Zamach we Władykaukazie - zatrzymano podejrzanych

Zamach we Władykaukazie - zatrzymano podejrzanych

Dodano:   /  Zmieniono: 
(fot. sxc.hu) Źródło: FreeImages.com
Siły bezpieczeństwa aresztowały trzy osoby podejrzane o udział w czwartkowym zamachu terrorystycznym w centrum Władykaukazu, stolicy Osetii Północnej, republiki wchodzącej w skład Federacji Rosyjskiej. W ataku śmierć poniosło 16 osób, a ponad 100 zostało rannych.
- Trzy osoby podejrzane o udział w tym akcie terrorystycznym zostały aresztowane. Obecnie mogę podać tylko taką informację - powiedział kilka godzin po zamachu szef Federalnej Służby Bezpieczeństwa (FSB) Aleksandr Bortnikow, który na  polecenie prezydenta Dmitrija Miedwiediewa udał się do Władykaukazu.
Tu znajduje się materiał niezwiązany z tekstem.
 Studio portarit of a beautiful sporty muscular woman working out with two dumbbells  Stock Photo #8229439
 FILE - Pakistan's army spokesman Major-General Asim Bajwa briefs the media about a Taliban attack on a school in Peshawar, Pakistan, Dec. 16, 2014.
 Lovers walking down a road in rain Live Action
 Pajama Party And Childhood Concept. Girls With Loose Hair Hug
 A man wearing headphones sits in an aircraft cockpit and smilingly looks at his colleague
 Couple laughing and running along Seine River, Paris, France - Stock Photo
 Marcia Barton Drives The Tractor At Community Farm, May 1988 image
Do zamachu doszło o 11.20 czasu moskiewskiego (9.20 czasu polskiego) w pobliżu wejścia na  największy bazar w tym mieście. Terrorysta-samobójca zdetonował ładunek wybuchowy ukryty w samochodzie osobowym marki wołga. Auto było wyładowane śrubami, nakrętkami i kawałkami prętów zbrojeniowych, co zwiększyło siłę rażenia. Siłę eksplozji - szacowaną na około 40 kilogramów trotylu - spotęgowała też butla gazowa, która znajdowała się w samochodzie i która także wybuchła.
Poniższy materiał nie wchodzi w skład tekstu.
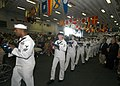 US Navy 050703-N-5373B-043 Several Sailors serve as flag bearers marching through the hangar bay to honor the Iwo Jima Veterans of Portland during a ceremony.jpg
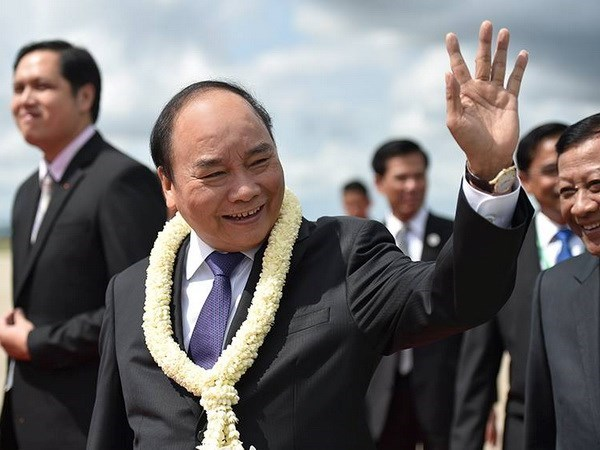 Le PM Nguyen Xuan Phuc est arrive au Cambodge pour participer au 9e Sommet CLV hinh anh 1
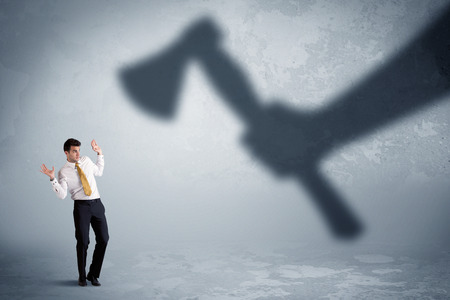 Businessman afraid of a huge shadow hand holding an axe concept on background Stock Photo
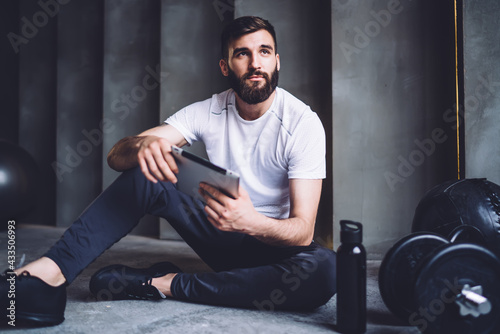 Athletic male sitting with tablet on floor in gym Fotobehang
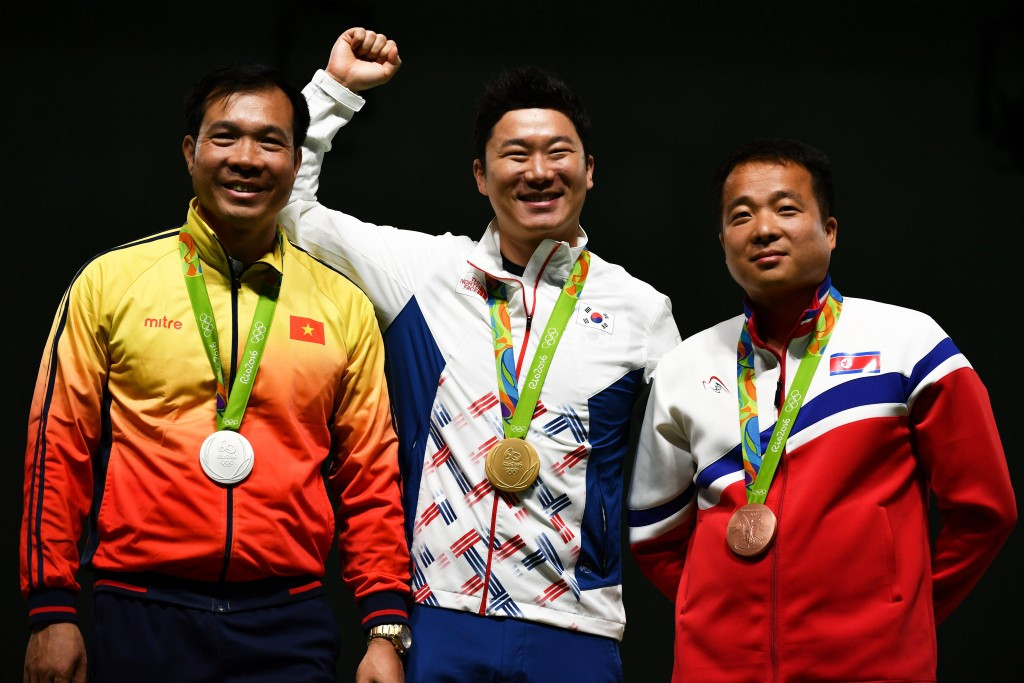 It was an all Asian medal podium in the 50 metre pistol as Vietnam's Hoang Xuan Vinh, left, claimed the silver medal and North Korea's Kim Song Guk, right, the bronze ©Getty Images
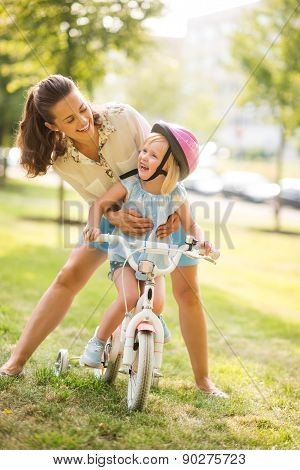 Laughing Mother Holding Daughter On Bike In A Sunny City Park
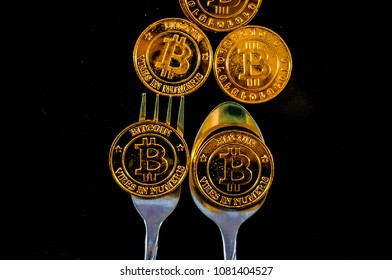 Black food plate, with spoon and golden bitcoin on black background, abstract business concept of modern business, comparable bitcoin, like food to eat.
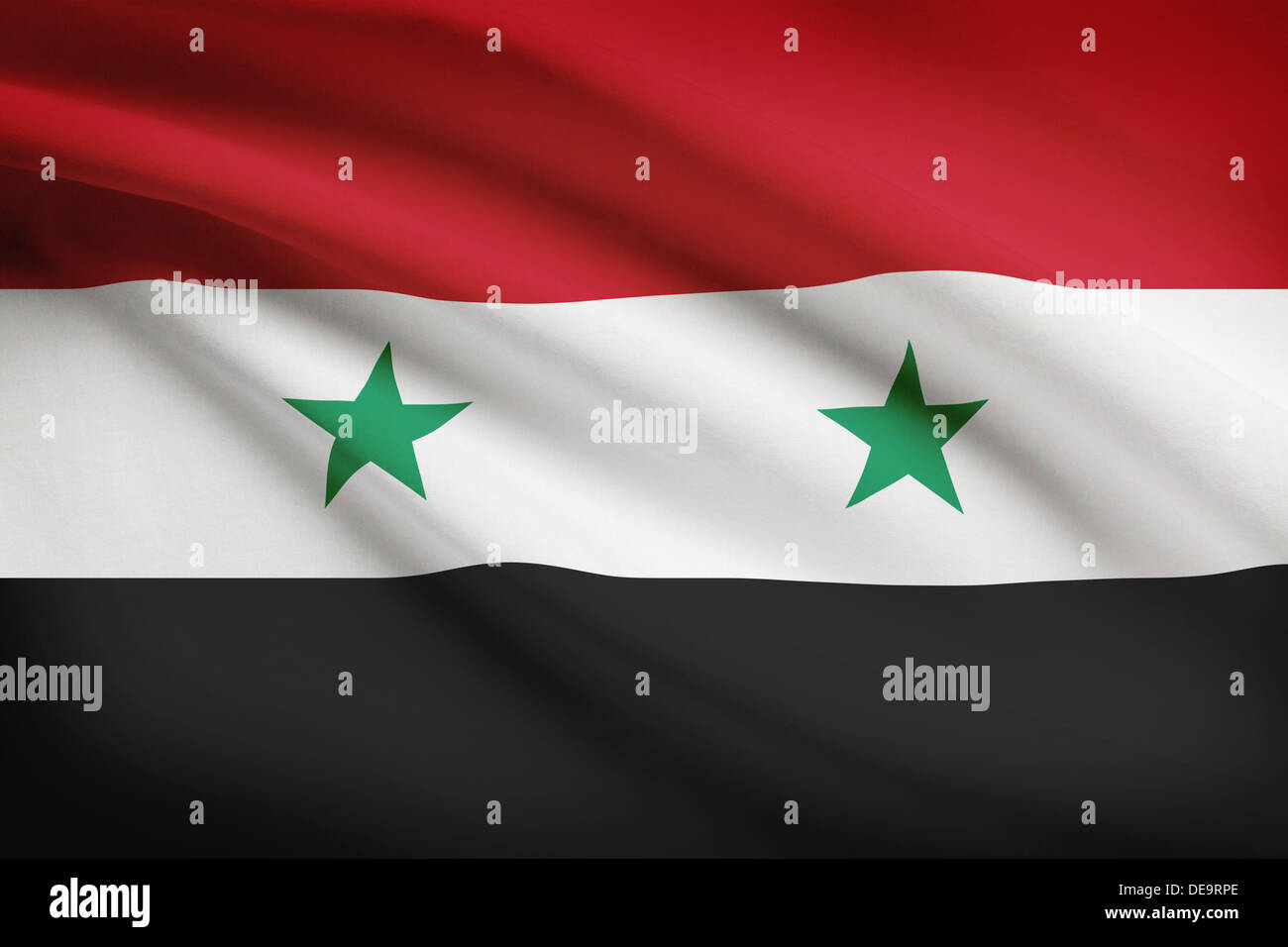 Syrian flag blowing in the wind. Part of a series. - Stock Image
Samochód był zaparkowany przed jednym z domów mieszkalnych tuż obok bazaru. O tej porze jest to  jedno z najbardziej zatłoczonych miejsc we Władykaukazie. Znajduje się tam również nieoficjalna giełda pracy, gdzie gromadzą się bezrobotni. Naprzeciwko usytuowana jest szkoła. Eksplozja spowodowała, że we wszystkich okolicznych domach powylatywały szyby z okien. Wybuch był słyszalny z odległości kilku kilometrów.

Auto przyjechało z Inguszetii

Część rannych, wśród których są też dzieci, zostanie przewieziona do Moskwy samolotami szpitalnymi Ił-76, należącymi do Ministerstwa ds. Sytuacji Nadzwyczajnych. Według Ministerstwa Spraw Wewnętrznych chrześcijańskiej Osetii Płn., auto użyte w ataku wjechało na jej terytorium z islamskiej Inguszetii na 20 minut przed zamachem. Tam też było zarejestrowane. Jego właściciel został już zatrzymany. Twierdzi, że sprzedał samochód poprzedniego dnia.
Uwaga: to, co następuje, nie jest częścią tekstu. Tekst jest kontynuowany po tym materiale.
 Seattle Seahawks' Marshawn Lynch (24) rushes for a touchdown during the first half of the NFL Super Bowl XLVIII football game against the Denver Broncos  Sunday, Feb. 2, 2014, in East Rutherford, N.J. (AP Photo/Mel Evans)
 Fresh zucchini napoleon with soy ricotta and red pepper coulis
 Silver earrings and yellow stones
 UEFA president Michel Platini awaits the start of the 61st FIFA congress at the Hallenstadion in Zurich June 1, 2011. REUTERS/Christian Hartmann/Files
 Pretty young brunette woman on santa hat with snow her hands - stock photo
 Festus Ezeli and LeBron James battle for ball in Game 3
Na wieść o ataku prezydent Miedwiediew wysłał do Władykaukazu swojego przedstawiciela w Północnokaukaskim Okręgu Federalnym, wicepremiera Aleksandra Chłoponina. Na miejsce udał się też przewodniczący Komitetu Śledczego przy Prokuraturze Generalnej FR Aleksandr Bastrykin. Miedwiediew oznajmił, że państwo uczyni wszystko, aby organizatorzy zamachu zostali schwytani i surowo ukarani, a jeśli będą stawiać opór, zostaną unicestwieni.

Trzeci atak przed bazarem

Premier Rosji Władimir Putin oświadczył, że celem tego aktu terroru jest skłócenie narodów Federacji Rosyjskiej. Putin zwrócił uwagę, że zamachu dokonano w dniu wielkiego muzułmańskiego święta -  Uraza-Bajram, kończącego święty miesiąc ramadan, miesięczny post. Premier wyraził nadzieję, że muzułmańska ludność Rosji wniesie wkład w walkę ze zbrodniarzami organizującymi takie zamachy.

Prezydent Osetii Płn. Tejmuraz Mamsurow ogłosił 10 września dniem żałoby w republice. Prezydent USA Barack Obama potępił w komunikacie zamach terrorystyczny we Władykaukazie. To już trzeci podobny atak przed centralnym bazarem we Władykaukazie. 19 marca 1999 roku wskutek potężnej eksplozji śmierć poniosły tam 52 osoby, a około 200 doznało obrażeń. 9 lipca 2000 roku wybuch samochodu-pułapki zabił sześć osób, a 18 zostało rannych.